---------- DOCUMENTFRAGMENT ----------
Het goed controleren en onderhouden van je autobanden is cruciaal. Rijden met banden die (ongelijke) slijtage of geen goede bandenspanning hebben, kan erg gevaarlijk of ongemakkelijk zijn. Om je hierbij te helpen zijn er veel verschillende markeringen om aan te geven wat de band wel en niet aankan en welke eigenschappen de band wel en niet heeft.
Tegenwoordig is er meer informatie over de banden te vinden dan slechts de bandenmaat en het label. Sommige banden zijn speciaal gemaakt voor een bepaald automerk, zijn extra stevig of hebben andere speciale eigenschappen en functies. In dit artikel zullen we uitleg geven over de verschillende opties en de markeringen die hierbij horen.
Soorten bandmarkeringen
Hieronder volgt een overzicht van alle soorten banden en de bijbehorende markeringen. Het gaat hier om de eigenschappen van de banden, speciale gehomologeerde banden en de snelheidscoderingen van de banden. Deze worden apart van elkaar benoemd.
Verstevigde banden
Worden ook wel Extra Load genoemd. Deze banden worden veel gebruikt voor caravans en aanhangers. Het zijn stevige banden met een veel draaivermogen. Vaak worden deze banden gemarkeerd met een ‘XL’.
Run-Flat banden
Deze banden zorgen ervoor dat je kunt doorrijden met een lekke band. Deze banden passen niet zomaar op elke auto. De auto heeft hiervoor een bandenspanning controlesysteem nodig en een ingebouwd waarschuwingssysteem (TPMS).
Three Peak Mountain Snowflake
Afgekort als 3PMSF. Dit symbool geeft aan dat de banden voldoen aan de winterbandenplicht in Duitsland. In Nederland noemen we dit ook wel het sneeuwvloksymbool. Deze markering is te vinden op winterbanden en op all-season banden. Banden met een M+S (mud + show) symbool voldoen tot 31 september 2024 ook aan de winterbandenplicht, maar alleen als deze banden voor 31 december 2017 geproduceerd zijn. Je kunt deze markering onder andere op de Michelin CrossClimate vinden!
---------- OPGESOMDE ITEMS ----------
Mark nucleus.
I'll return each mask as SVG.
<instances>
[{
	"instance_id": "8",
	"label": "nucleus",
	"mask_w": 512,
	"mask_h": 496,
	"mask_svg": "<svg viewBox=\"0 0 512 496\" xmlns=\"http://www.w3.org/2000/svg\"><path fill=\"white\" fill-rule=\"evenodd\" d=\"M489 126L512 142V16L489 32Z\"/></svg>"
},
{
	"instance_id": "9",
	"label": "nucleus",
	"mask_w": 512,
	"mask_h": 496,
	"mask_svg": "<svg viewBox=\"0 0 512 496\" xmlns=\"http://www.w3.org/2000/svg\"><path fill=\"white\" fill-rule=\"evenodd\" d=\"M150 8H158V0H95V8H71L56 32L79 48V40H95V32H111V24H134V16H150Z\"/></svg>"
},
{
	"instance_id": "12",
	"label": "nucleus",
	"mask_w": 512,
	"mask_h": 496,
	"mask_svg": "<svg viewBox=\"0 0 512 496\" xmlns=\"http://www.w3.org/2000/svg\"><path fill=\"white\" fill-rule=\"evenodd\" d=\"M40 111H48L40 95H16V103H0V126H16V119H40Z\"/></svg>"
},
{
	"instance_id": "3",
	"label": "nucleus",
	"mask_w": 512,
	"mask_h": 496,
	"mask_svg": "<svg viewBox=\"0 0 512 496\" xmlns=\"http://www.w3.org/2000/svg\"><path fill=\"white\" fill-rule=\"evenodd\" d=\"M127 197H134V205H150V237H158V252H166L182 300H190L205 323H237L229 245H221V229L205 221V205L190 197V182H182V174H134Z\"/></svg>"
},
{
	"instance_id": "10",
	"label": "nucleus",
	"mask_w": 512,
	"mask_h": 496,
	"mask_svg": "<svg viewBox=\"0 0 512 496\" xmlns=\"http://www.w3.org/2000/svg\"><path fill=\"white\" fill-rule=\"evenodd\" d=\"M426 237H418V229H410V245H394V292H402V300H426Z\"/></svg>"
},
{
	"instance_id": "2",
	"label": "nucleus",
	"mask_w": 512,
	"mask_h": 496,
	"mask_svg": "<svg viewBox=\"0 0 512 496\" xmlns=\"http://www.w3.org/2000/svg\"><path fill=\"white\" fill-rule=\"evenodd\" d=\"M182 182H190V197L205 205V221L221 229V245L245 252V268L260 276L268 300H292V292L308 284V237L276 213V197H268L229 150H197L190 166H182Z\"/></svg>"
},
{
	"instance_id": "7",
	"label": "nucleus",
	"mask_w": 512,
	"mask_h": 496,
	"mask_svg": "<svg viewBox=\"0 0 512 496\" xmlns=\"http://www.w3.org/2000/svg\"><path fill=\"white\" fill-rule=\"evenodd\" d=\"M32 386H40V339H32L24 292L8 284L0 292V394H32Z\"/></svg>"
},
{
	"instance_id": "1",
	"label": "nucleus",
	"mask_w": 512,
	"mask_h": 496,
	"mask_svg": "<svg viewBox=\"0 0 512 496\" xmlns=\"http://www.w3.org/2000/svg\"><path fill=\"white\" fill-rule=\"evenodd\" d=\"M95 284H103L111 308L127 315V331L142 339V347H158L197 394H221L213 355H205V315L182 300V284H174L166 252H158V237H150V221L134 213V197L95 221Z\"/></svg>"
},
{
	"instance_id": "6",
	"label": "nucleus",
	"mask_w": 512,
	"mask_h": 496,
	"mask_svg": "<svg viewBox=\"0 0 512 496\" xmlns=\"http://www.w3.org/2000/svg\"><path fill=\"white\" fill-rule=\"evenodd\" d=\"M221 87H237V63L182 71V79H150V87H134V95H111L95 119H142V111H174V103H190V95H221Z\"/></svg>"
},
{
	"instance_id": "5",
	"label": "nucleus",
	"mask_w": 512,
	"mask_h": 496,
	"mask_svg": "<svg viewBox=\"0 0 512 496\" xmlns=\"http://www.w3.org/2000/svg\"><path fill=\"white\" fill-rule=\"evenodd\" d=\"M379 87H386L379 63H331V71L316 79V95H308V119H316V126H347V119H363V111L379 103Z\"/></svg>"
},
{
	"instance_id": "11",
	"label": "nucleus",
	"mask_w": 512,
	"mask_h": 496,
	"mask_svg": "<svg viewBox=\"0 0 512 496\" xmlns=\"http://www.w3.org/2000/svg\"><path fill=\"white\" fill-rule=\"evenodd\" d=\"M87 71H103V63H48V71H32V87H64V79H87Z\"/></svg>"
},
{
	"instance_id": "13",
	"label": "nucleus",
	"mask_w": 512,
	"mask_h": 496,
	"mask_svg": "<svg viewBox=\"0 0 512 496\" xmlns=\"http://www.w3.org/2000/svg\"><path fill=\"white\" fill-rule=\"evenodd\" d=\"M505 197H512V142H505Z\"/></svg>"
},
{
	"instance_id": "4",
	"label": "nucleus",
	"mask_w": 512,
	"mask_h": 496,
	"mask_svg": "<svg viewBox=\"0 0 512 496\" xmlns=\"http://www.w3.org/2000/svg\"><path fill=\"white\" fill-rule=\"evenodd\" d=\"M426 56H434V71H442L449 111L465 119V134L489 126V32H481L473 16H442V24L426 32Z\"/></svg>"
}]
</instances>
----------
§ GEGEVEN OPDRACHT 1
Met welke markering worden verstevigde banden volgens het fragment over bandmarkeringen vaak aangeduid?
§ GEGEVEN OPDRACHT 2
Schrijf de tekst over bandmarkeringen verder na de laatste getoonde zin.
De items zijn hiervoor niet nodig.

§ ANTWOORD OPDRACHT 1
Met ‘XL’.

§ ANTWOORD OPDRACHT 2
Velgrandbescherming
Hiervoor is geen extra markering te vinden. Velgrandbescherming is makkelijk te zien op de banden. Je ziet op het contactpunt met de velg een extra laag versterkt rubber. Vaak zit deze laag op banden die op brede lichtmetalen velgen zitten. De zijkanten van de banden zijn minder hoog.
Silent banden
Aan de binnenkant hebben deze banden een speciale schuimlaag met hoger absorptievermogen. Hierdoor wordt het geluidsniveau gedempt in de auto op het wegdek. Deze banden zijn extra stil en zijn dus een stuk fijner als je in de auto zit.
Seal banden
Deze autobanden zijn zelfdichtend. Hierdoor kun je doorrijden als je over een scherp object rijdt. De banden hebben een speciale afdichtingslaag, die kleine gaten in de band meteen sluit. Hierdoor verlies je geen druk en hou je meer controle over de auto. Deze zelfdichtende banden worden ‘seal’ banden genoemd.
Overige bandenmarkeringen
DT, DTI
Different Tread; banden met een nieuwe profielversie.
G1
Afwijkende buitendiameter; banden met een buitendiameter met een loopvlakbreedte die niet hetzelfde is als banden zonder de G1 markering. Banden dienen verplicht te zijn uitgerust met G1 banden, behalve als de auto vierwielaandrijving heeft.
LHD
Left Hand Drive; deze banden zijn geschikt voor auto’s waarbij het stuur aan de linkerkant van de auto zit.
RT
Racing Technology.
S1, ST
Saw-tooth Tread; deze banden voldoen aan de geluidsstandaard die is ingevoerd.
TPC
Tyre Pressure Control; deze speciale banden zijn geschikt voor het automerk BMW en het bijbehorende controle- en waarschuwingssysteem voor de banden.
Homologaties voor bepaalde automerken
Deze markeringen geven aan dat banden speciaal zijn geproduceerd voor bepaalde automerken. Een uitgebreid schema van deze markeringen per merk kun je gemakkelijk vinden op internet door te zoeken op ‘homologaties autobanden’. Meestal hebben deze banden een code van één tot drie letters en / of cijfers. Bijvoorbeeld AO, AO1 en AO2 voor Audi en VW, VW1 voor Volkswagen.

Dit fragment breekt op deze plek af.